Stuber, who is also a member of the UNC Neuroscience Center, received $5,000 for lab expenses and a new $75,000 Inscopix miniature nVista imaging system that is not yet commercially available but has been released to a limited number of labs. The miniature microscope can help scientists visualize neural circuits over time in free-moving mice.

“We will use the microscope to image the activity of hundreds to thousands of genetically defined neurons as animals transition from normal to obese,” Stuber said. “We have reason to believe that certain brain cell types, which are important for motivation, will show dramatic changes in their activity patterns.”

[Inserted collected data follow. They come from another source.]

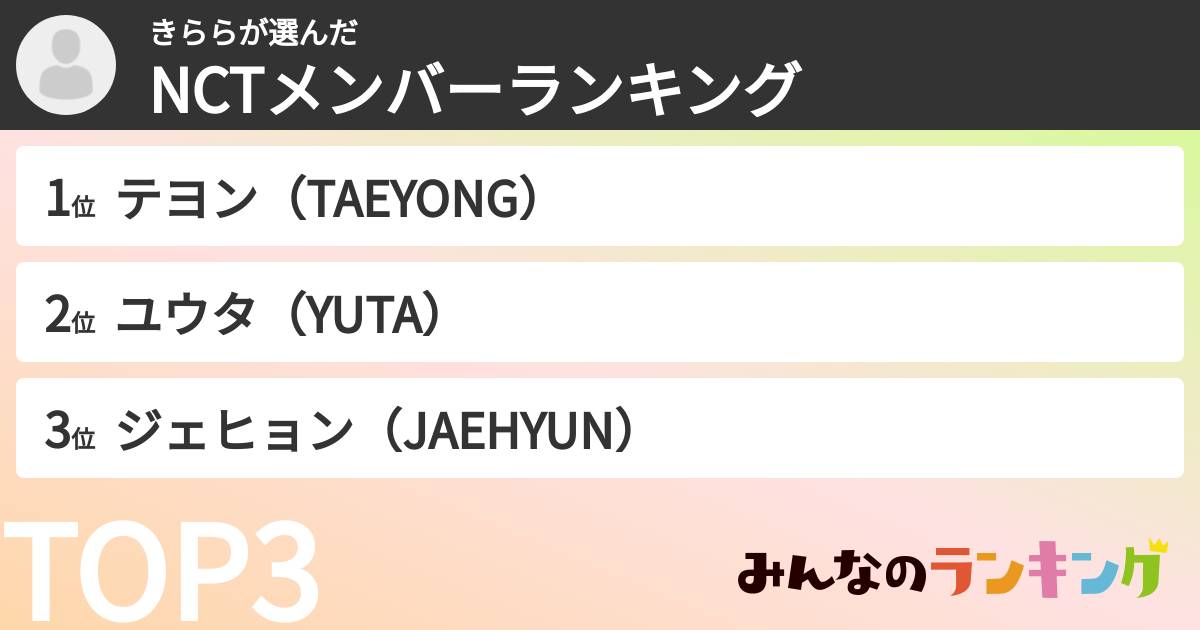 きららが選んだ
NCTメンバーランキング

1位 テヨン（TAEYONG）

2位 ユウタ（YUTA）

3位 ジェヒョン（JAEHYUN）

TOP3

みんなのランキング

Documenting the changes to neural circuits involved in such motivation will give researchers more evidence of the underlying genetic causes of obesity, binge eating, and anorexia nervosa, as well as other conditions, including addiction.

Tom Insel, director of the National Institutes of Mental Health, said during the Inscopix announcement, “What is the language of the brain and how do we begin to decode that? This is probably the challenge of the century. It’s fantastically exciting that Inscopix has decided to crowdsource this challenge by providing the equipment to get started to the best and brightest scientists.”

In Stuber’s previous work, published in Science, his team used a technique called optogenetics to identify the cellular connections from one part of the brain to another that trigger overeating.

Earlier this fall, Stuber was awarded a Hettleman Prize from UNC, and last year he was awarded the Freedman Prize for Exceptional Basic Science Research by the Brain and Behavior Research Foundation.